__PROBLEM DESCRIPTION__: Give the entries again exactly. Skip the pictures.

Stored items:

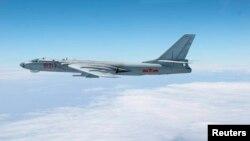 Oanh tạc cơ H-6 của Trung quốc bay ngang qua không phận giữa Okinawa và đảo Miyako ở miền nam Nhật Bản, 27/10/13 . Ảnh do Không lực Phòng vệ Nhật Bản phổ biến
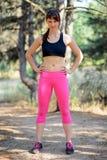 Retrato del corredor femenino joven en el pino salvaje hermoso Forest Active Lifestyle Concept imagen de archivo libre de regalías
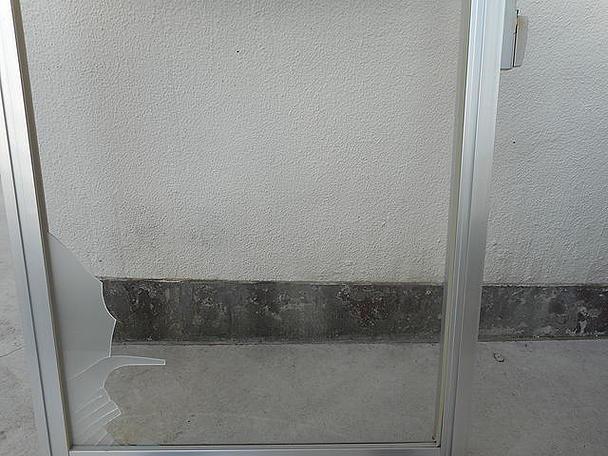 足立区 鹿浜 ガラス修理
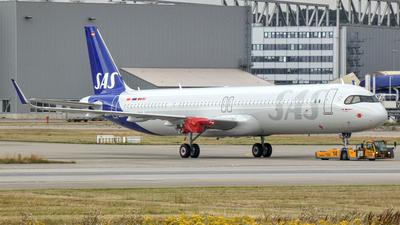D-AZAS - Airbus A321-253NX - Scandinavian Airlines (SAS)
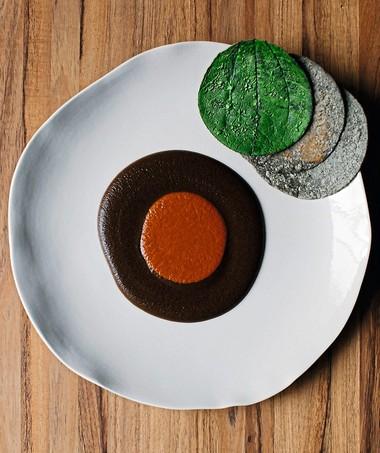 Mole madre, prato do restaurante Pujol, que serve duas versões do molho-base da alimentação do país (Foto: Araceli Paz / Divulgação)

__EXERCISE ANSWER__:
 Oanh tạc cơ H-6 của Trung quốc bay ngang qua không phận giữa Okinawa và đảo Miyako ở miền nam Nhật Bản, 27/10/13 . Ảnh do Không lực Phòng vệ Nhật Bản phổ biến
 Retrato del corredor femenino joven en el pino salvaje hermoso Forest Active Lifestyle Concept imagen de archivo libre de regalías
 足立区 鹿浜 ガラス修理
D-AZAS - Airbus A321-253NX - Scandinavian Airlines (SAS)
 Mole madre, prato do restaurante Pujol, que serve duas versões do molho-base da alimentação do país (Foto: Araceli Paz / Divulgação)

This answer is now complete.